The fund, Carlyle's third in Asia-Pacific ex-Japan, is more than 40% larger than its predecessor fund, Carlyle Asia Partners II, and takes the total capital Carlyle has committed to the region to more than $5 billion.

The new fund attracted interest from large institutional investors worldwide, including the US, Europe, Middle East and Asia. "We had more commitments from Asian investors than earlier," said XD Yang, co-head of Carlyle Asia Partners, in an exclusive interview. "Many of them were first-time investors in private equity."

Carlyle established its Asian private-equity operation in 1999, and Carlyle Asia Partners group has made 21 investments in the region. Media reports earlier this year said Carlyle was seeking to raise $4 billion, which suggests the current fundraising fell short of the target. However, Yang refuted that a target amount had been disclosed, highlighting instead that at $2.55 billion the current fundraising is the largest private-equity fund in Asia.

The fund will invest across Asia ex-Japan and in Australia, but Yang stressed that China has been, and will continue to be, Carlyle's most important market. Private equity in China is expanding from a very low base, but China has come out of a recession faster than other countries, creating attractive investment opportunities. With few control deals available in China, Carlyle will continue to pursue minority stakes in investee companies, but will ensure it plays an active role in the management of those companies.

Carlyle invests in local companies through a team of 40 local professionals across seven offices in Beijing, Hong Kong, Mumbai, Seoul, Shanghai, Singapore and Sydney.

Like other financial sponsors active in the region, Carlyle is developing a strategy to raise and invest renminbi PE funds. In January, Carlyle Asia Partners signed a memorandum of understanding with the Beijing Municipal Bureau of Financial Work to form a renminbi-denominated fund in Beijing. The fund will invest alongside CAP III, while also pursuing independent investments in large growth companies.

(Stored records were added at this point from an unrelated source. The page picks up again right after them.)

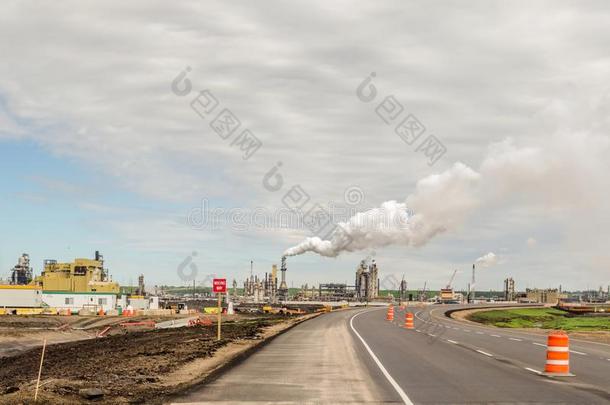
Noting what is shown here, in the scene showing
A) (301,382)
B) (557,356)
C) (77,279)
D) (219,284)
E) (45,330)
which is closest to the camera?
(301,382)

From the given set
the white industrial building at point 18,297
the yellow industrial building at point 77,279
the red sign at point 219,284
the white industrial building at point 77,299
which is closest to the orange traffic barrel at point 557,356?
the red sign at point 219,284

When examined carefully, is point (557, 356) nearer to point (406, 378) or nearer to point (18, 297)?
point (406, 378)

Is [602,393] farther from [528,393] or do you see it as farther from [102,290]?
[102,290]

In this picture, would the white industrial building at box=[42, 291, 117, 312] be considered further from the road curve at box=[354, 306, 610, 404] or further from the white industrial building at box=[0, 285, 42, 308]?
the road curve at box=[354, 306, 610, 404]

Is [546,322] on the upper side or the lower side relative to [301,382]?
lower

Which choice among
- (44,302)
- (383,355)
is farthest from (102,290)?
(383,355)

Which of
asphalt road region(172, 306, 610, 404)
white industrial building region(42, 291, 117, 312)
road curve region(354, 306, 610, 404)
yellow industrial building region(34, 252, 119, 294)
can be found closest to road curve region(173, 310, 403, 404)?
asphalt road region(172, 306, 610, 404)

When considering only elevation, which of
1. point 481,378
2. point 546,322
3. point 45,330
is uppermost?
point 481,378

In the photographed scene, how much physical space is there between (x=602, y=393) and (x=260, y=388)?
709cm

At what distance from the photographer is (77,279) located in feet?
468

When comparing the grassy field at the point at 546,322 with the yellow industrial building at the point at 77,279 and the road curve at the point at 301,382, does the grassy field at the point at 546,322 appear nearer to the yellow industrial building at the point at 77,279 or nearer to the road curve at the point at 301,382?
the road curve at the point at 301,382

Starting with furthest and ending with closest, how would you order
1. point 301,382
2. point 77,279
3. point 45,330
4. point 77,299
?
point 77,279 → point 77,299 → point 45,330 → point 301,382

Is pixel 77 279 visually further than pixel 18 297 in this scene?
Yes

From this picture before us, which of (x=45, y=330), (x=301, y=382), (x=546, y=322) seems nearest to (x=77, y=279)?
(x=45, y=330)
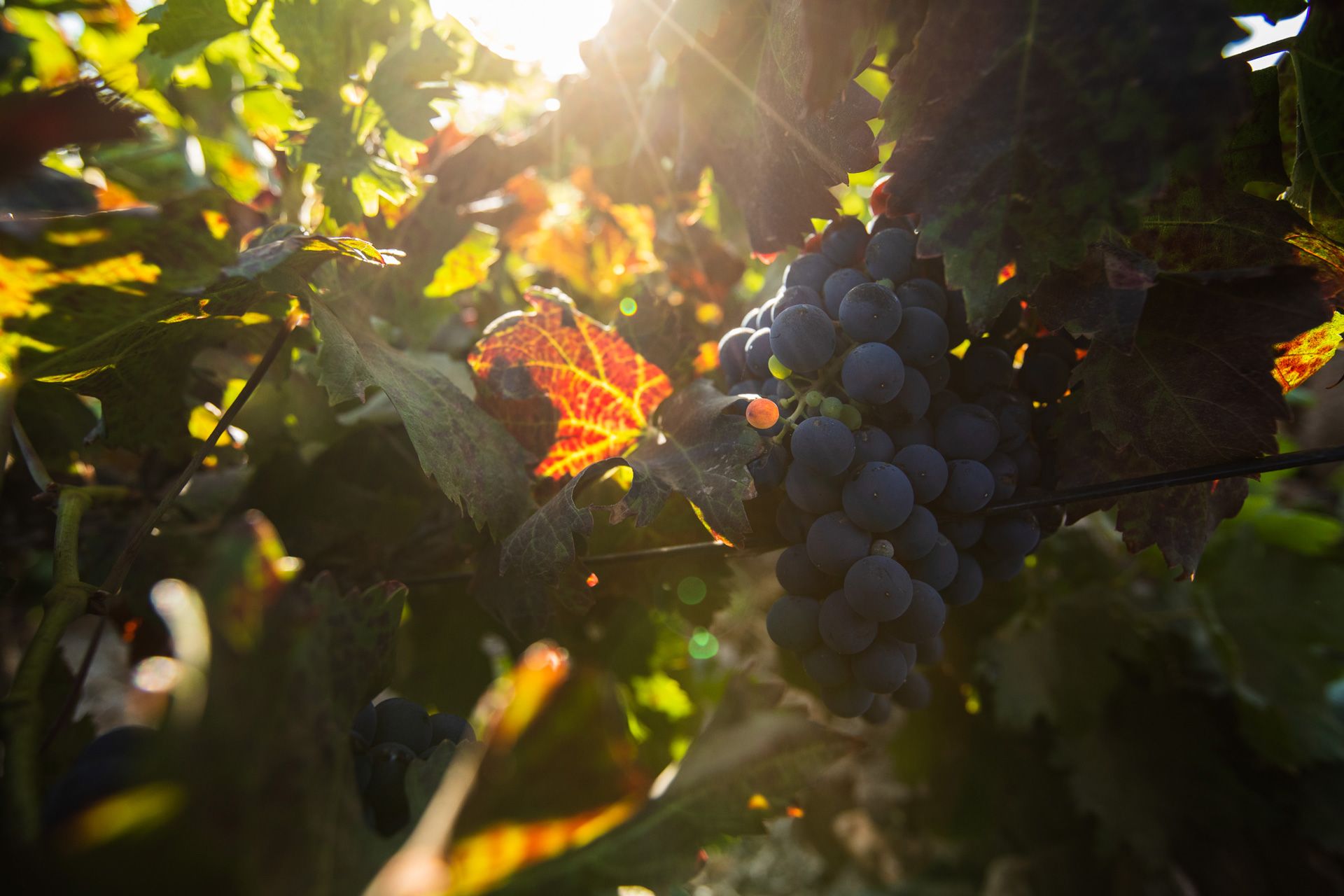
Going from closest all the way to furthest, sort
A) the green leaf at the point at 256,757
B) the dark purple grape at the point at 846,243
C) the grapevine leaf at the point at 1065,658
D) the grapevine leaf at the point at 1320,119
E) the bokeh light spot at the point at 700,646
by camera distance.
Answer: the green leaf at the point at 256,757 < the grapevine leaf at the point at 1320,119 < the dark purple grape at the point at 846,243 < the bokeh light spot at the point at 700,646 < the grapevine leaf at the point at 1065,658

Some sources suggest that investors in PE funds have had to reduce their return expectations because the leverage available to deliver promised returns has dried up. However, Yang points out that Asian deals were never driven by high levels of leverage, but rather by high growth, which continues to be the norm. Further, leverage is still available in Asia-Pacific markets, such as Australia, Korea and Taiwan, as banks in the region are not grappling with the same balance-sheet issues as their counterparts in the West.